REQUEST — Copy out all of the lines below word for word, keeping every number, bracket, and punctuation mark the same.

INFORMATION PROVIDED —
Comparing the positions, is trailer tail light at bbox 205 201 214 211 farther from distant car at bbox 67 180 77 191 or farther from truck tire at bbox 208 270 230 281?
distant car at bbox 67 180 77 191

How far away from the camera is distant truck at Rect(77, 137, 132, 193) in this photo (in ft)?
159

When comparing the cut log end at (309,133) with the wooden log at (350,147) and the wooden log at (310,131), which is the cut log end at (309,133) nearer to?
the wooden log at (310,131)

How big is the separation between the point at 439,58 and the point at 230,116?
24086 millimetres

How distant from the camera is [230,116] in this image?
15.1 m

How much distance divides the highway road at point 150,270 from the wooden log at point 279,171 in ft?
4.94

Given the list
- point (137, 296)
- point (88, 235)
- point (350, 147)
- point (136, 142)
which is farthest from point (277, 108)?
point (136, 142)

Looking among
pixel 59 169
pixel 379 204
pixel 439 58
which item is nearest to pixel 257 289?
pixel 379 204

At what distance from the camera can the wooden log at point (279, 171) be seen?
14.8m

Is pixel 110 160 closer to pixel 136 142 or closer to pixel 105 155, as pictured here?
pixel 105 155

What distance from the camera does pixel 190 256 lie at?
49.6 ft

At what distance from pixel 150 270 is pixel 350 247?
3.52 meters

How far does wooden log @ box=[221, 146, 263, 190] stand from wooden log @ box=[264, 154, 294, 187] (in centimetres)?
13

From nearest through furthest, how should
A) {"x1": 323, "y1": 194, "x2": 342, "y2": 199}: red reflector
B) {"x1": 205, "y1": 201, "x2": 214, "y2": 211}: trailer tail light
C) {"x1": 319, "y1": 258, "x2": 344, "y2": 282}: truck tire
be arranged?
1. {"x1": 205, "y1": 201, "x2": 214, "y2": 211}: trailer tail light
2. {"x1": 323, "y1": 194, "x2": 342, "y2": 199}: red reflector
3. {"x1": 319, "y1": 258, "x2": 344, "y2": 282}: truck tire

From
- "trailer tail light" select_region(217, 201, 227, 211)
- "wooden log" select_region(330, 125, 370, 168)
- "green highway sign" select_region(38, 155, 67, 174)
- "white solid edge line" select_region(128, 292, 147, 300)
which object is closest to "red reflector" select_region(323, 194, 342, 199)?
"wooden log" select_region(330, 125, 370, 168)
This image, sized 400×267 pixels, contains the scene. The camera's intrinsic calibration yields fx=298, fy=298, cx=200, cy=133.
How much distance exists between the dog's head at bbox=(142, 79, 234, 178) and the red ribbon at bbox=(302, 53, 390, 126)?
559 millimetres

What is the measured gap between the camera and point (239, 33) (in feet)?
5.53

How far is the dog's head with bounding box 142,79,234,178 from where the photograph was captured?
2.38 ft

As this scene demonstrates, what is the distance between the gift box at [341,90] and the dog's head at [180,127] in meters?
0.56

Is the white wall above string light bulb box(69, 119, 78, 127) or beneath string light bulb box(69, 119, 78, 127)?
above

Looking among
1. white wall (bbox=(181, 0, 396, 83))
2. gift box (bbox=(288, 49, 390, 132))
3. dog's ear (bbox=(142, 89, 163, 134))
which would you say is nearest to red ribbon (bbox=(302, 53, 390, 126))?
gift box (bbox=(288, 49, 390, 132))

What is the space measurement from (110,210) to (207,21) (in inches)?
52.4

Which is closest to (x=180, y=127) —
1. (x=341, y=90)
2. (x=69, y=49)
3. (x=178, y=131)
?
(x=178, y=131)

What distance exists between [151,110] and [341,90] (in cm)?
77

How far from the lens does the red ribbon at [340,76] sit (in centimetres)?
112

FINISHED EXERCISE —
Comparing the positions, is trailer tail light at bbox 205 201 214 211 farther from distant car at bbox 67 180 77 191 or farther from truck tire at bbox 208 270 230 281?
distant car at bbox 67 180 77 191

How far away from the camera is distant truck at Rect(77, 137, 132, 193) in this photo (in ft)?
159

When comparing the cut log end at (309,133) with the wooden log at (350,147) and the wooden log at (310,131), which is the cut log end at (309,133) nearer to?
the wooden log at (310,131)

How big is the separation between the point at 439,58 and the point at 230,116?
24086 millimetres

How distant from the camera is [230,116] in this image?
15.1 m

How much distance divides the highway road at point 150,270 from the wooden log at point 279,171 in ft?
4.94

Given the list
- point (137, 296)
- point (88, 235)
- point (350, 147)
- point (136, 142)
which is farthest from point (277, 108)?
point (136, 142)

Looking among
pixel 59 169
pixel 379 204
pixel 439 58
which item is nearest to pixel 257 289?
pixel 379 204

At what distance from the camera can the wooden log at point (279, 171) be seen?
14.8m

Is pixel 110 160 closer to pixel 136 142 or closer to pixel 105 155, as pictured here?
pixel 105 155

What distance from the camera does pixel 190 256 lie at?
49.6 ft

At what distance from pixel 150 270 is pixel 350 247?
3.52 meters

How far does wooden log @ box=[221, 146, 263, 190] stand from wooden log @ box=[264, 154, 294, 187] (in centimetres)?
13

From nearest through furthest, how should
A) {"x1": 323, "y1": 194, "x2": 342, "y2": 199}: red reflector
B) {"x1": 205, "y1": 201, "x2": 214, "y2": 211}: trailer tail light
C) {"x1": 319, "y1": 258, "x2": 344, "y2": 282}: truck tire
be arranged?
1. {"x1": 205, "y1": 201, "x2": 214, "y2": 211}: trailer tail light
2. {"x1": 323, "y1": 194, "x2": 342, "y2": 199}: red reflector
3. {"x1": 319, "y1": 258, "x2": 344, "y2": 282}: truck tire

From
- "trailer tail light" select_region(217, 201, 227, 211)
- "wooden log" select_region(330, 125, 370, 168)
- "green highway sign" select_region(38, 155, 67, 174)
- "white solid edge line" select_region(128, 292, 147, 300)
which object is closest to "red reflector" select_region(323, 194, 342, 199)?
"wooden log" select_region(330, 125, 370, 168)
This image, sized 400×267 pixels, contains the scene. The camera's intrinsic calibration yields fx=298, fy=298, cx=200, cy=133.
How much distance exists between the dog's head at bbox=(142, 79, 234, 178) and the red ribbon at bbox=(302, 53, 390, 126)?
559 millimetres

What is the measured gap between the camera and point (239, 33) (in feet)?
5.53

How far is the dog's head with bounding box 142,79,234,178 from where the photograph was captured?
2.38 ft

As this scene demonstrates, what is the distance between the gift box at [341,90] and the dog's head at [180,127] in meters?
0.56

Is the white wall above string light bulb box(69, 119, 78, 127) or beneath string light bulb box(69, 119, 78, 127)?
above

Looking among
1. white wall (bbox=(181, 0, 396, 83))
2. gift box (bbox=(288, 49, 390, 132))
3. dog's ear (bbox=(142, 89, 163, 134))
which would you say is nearest to red ribbon (bbox=(302, 53, 390, 126))?
gift box (bbox=(288, 49, 390, 132))

What is the space measurement from (110,210) to (207,21) (in inches)?
52.4

Which is closest to (x=180, y=127) —
1. (x=341, y=90)
2. (x=69, y=49)
3. (x=178, y=131)
?
(x=178, y=131)

What distance exists between [151,110] and [341,90] (in cm)?
77

How far from the lens does the red ribbon at [340,76] sit (in centimetres)?
112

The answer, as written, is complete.